**The tasks:**
a. Answer these questions about the passage on rethinking beliefs about God:
(i) Whose writings challenged the writer to rethink some basic beliefs and assumptions?
(ii) What two fields did the writer's own exploration cover?
(iii) What does the passage say the Cosmic Christ is doing?
b. From the passage on rethinking beliefs about God, set down word for word the part that opens with the words containing "As I have read" and closes with "creation to completion.".

As I have read Bishop Spong over the past few years, he has challenged me to rethink some basic beliefs and assumptions. My own exploration of science and astronomy led me to conclude that God cannot be up there and out there in a universe with billions of galaxies each with billions of stars. Immediately, I heard, “The kin-dom of God is among you. Teilhard de Chardin and others have helped me understand that Christ is the deepest reality within me and that the Cosmic Christ is drawing creation to completion.

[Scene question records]
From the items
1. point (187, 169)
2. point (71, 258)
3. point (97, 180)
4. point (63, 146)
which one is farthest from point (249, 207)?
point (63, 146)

**Task-by-task results:**
a.
(i) Bishop Spong's
(ii) Science and astronomy
(iii) Drawing creation to completion

b.
As I have read Bishop Spong over the past few years, he has challenged me to rethink some basic beliefs and assumptions. My own exploration of science and astronomy led me to conclude that God cannot be up there and out there in a universe with billions of galaxies each with billions of stars. Immediately, I heard, “The kin-dom of God is among you. Teilhard de Chardin and others have helped me understand that Christ is the deepest reality within me and that the Cosmic Christ is drawing creation to completion.